Pastor Pat McCalla · Aug 24, 2020
Drawing from Jesus' wilderness temptation in Luke 4, this sermon argues that the Holy Spirit and the Bible are inseparable partners in the Christian life — each protecting, correcting, and directing the believer. Just as Jesus, full of the Spirit, defeated Satan three times by quoting Scripture, so followers of Jesus today experience God's power most fully when they combine the Spirit's leading with consistent, trusting engagement in God's Word. The sermon challenges listeners to stop taking the Bible for granted and to commit to daily reading for thirty days.

Pastor Bill Bush · Aug 17, 2020
The nine attributes listed in Galatians 5 as the fruit of the Spirit are not a to-do list to chase but a single, organic fruit produced entirely by the Holy Spirit. They function as a diagnostic test: when love, joy, peace, patience, kindness, goodness, faithfulness, gentleness, and self-control are absent, the problem is a broken connection to Christ, not a lack of moral effort. Jesus, the true vine in John 15, makes clear that fruitfulness flows inevitably — though gradually — from remaining connected to Him, which means the believer's primary pursuit must always be connection, not performance.

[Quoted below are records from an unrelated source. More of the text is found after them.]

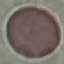

{
  "malaria_status": "uninfected",
  "image_type": "automatically extracted cell patch, resized to 64 × 64 pixels",
  "preparation": "thin smear",
  "stain": "Giemsa",
  "capture": "smartphone camera at the microscope eyepiece"
}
Point out each leukocyte.
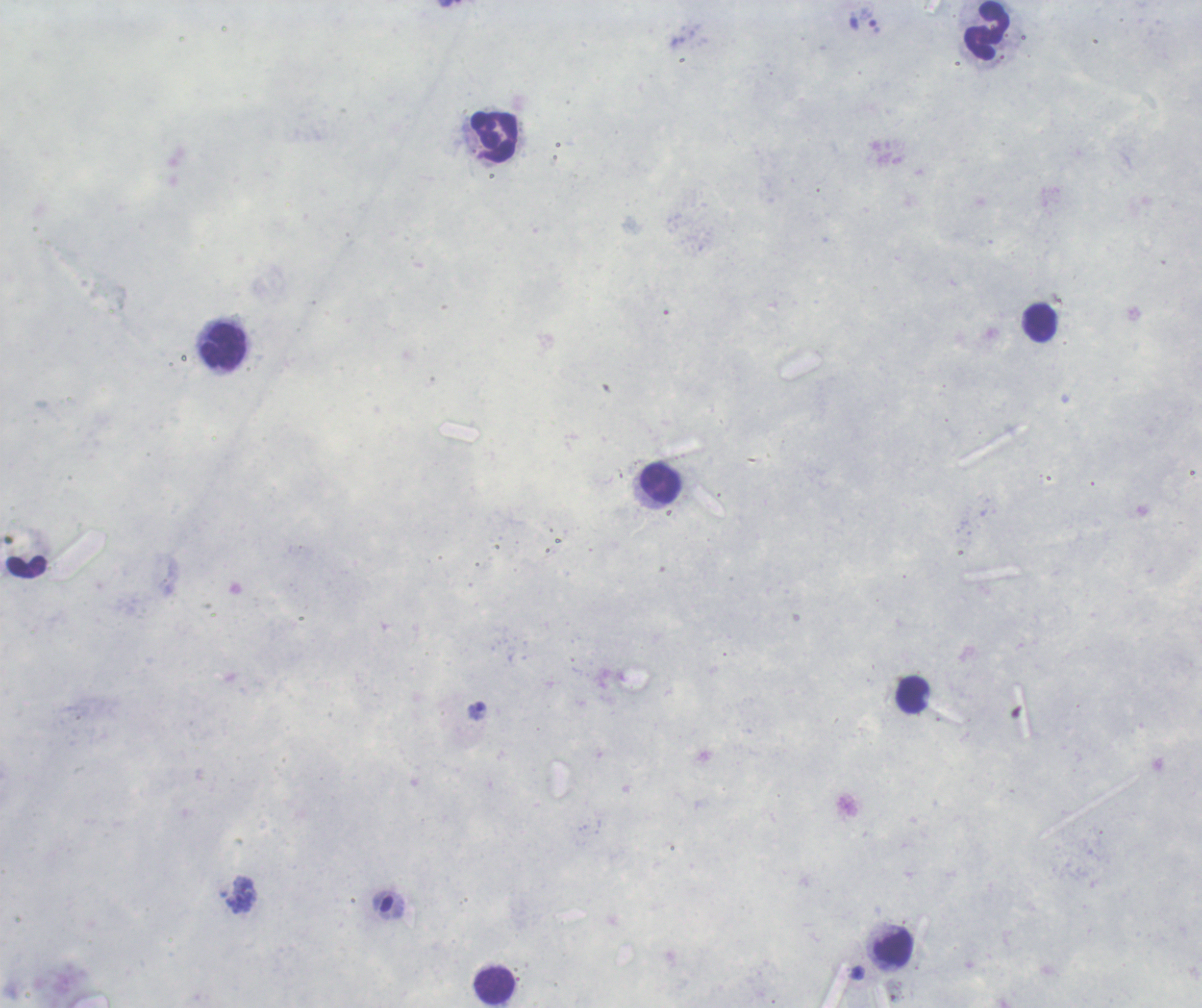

Pastor Pat McCalla · Aug 10, 2020
Jesus' declaration in Matthew 16:18 that He would build His 'ecclesia' — a gathering of called-out people — frames everything Paul teaches about spiritual gifts in 1 Corinthians 12. Because the Holy Spirit indwells every believer, He also equips each one with a specific, divinely chosen gift. Those gifts are not personal possessions to be hoarded or ranked; they are given to the gathered body so that every part functions together, interdependent like a human body, advancing a movement that not even the gates of hell can stop.